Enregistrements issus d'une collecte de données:
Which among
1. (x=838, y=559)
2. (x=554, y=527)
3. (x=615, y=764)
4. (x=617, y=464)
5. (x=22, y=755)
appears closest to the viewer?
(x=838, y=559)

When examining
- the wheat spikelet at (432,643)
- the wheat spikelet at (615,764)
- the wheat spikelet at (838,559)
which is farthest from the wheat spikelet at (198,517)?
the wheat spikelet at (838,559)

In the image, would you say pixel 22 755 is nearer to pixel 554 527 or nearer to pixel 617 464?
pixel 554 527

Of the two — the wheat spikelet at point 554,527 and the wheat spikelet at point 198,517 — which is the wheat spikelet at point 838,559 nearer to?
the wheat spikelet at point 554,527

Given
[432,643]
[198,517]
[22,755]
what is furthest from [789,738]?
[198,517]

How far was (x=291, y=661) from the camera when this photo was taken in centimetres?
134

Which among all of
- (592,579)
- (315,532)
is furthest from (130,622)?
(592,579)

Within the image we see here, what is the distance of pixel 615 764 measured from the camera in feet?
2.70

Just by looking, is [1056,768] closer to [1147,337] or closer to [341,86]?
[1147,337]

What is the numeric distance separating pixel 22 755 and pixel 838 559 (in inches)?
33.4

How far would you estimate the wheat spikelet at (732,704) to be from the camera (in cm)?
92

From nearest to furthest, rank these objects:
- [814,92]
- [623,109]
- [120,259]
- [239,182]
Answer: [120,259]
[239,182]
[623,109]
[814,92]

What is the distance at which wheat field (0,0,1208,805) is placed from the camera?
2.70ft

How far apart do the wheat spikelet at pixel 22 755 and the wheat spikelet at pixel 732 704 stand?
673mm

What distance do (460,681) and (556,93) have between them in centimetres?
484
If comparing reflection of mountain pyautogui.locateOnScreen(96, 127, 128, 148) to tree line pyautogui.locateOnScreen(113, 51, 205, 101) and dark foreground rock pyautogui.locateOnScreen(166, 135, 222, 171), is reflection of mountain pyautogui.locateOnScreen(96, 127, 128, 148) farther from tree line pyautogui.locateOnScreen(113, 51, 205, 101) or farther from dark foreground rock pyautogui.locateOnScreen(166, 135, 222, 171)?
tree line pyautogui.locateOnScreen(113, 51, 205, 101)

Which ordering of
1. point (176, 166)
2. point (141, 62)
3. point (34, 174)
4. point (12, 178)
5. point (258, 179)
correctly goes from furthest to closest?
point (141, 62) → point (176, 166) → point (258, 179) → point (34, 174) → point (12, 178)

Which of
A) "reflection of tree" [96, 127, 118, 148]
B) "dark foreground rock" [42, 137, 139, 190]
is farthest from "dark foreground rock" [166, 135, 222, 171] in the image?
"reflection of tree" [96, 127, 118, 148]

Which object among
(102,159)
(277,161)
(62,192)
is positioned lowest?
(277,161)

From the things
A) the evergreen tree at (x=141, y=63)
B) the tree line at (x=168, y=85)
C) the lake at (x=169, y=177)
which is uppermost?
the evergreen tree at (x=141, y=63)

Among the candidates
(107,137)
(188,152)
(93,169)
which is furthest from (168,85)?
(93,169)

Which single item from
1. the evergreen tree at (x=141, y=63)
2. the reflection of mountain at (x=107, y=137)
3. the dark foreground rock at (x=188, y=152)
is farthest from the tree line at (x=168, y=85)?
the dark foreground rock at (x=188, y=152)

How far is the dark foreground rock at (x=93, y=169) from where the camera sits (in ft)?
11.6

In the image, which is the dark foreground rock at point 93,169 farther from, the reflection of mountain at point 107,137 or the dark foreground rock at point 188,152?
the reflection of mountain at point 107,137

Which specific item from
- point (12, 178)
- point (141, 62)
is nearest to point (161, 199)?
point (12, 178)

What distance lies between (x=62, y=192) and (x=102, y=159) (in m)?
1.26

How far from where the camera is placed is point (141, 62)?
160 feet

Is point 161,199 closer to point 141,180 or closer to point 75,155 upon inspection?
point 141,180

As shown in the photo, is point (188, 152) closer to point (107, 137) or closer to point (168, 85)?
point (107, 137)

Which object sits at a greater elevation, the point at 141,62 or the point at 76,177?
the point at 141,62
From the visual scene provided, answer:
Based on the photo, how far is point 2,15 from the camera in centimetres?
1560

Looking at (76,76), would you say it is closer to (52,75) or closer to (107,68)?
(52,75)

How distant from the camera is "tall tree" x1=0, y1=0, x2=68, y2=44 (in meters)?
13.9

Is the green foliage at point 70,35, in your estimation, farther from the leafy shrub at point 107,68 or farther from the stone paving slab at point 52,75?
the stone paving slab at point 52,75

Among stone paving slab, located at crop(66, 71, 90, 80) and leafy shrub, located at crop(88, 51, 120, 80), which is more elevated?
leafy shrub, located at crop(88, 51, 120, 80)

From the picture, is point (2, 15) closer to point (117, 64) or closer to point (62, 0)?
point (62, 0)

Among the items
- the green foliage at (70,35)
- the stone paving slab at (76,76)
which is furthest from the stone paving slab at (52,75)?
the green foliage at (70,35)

Consigne de l'exercice -
Extrayez et recopiez sans rien changer les lignes du matériel, en commençant par celle qui contient « From the picture, is », et en allant jusqu'à la fin du matériel.

Réponse à l'exercice -
From the picture, is point (2, 15) closer to point (117, 64) or closer to point (62, 0)?
point (62, 0)

Among the items
- the green foliage at (70,35)
- the stone paving slab at (76,76)
which is furthest from the stone paving slab at (52,75)?
the green foliage at (70,35)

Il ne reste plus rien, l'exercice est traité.